> [TASK TO CARRY OUT]: Taking only the lines of the data below from the line with "庫克:蘋果信用卡Apple Card將于8月推出" to the line with "9月30日は何の日【尖閣諸島漁船衝突事件】菅首相、政治介入を否定", ends included, write them out exactly and without pictures.

> [GIVEN DATA]:

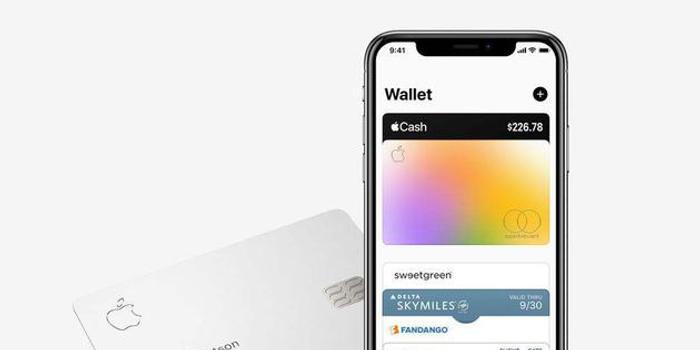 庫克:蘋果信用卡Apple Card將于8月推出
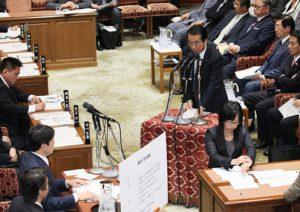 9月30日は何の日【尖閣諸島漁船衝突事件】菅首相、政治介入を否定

--

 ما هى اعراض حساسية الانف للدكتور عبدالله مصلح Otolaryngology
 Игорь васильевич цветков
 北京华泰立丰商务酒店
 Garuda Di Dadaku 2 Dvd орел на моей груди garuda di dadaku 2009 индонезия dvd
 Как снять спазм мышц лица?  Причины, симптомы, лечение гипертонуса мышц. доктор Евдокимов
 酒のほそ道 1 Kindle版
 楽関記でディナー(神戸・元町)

> [THE COMPLETED TASK]:
 庫克:蘋果信用卡Apple Card將于8月推出
 9月30日は何の日【尖閣諸島漁船衝突事件】菅首相、政治介入を否定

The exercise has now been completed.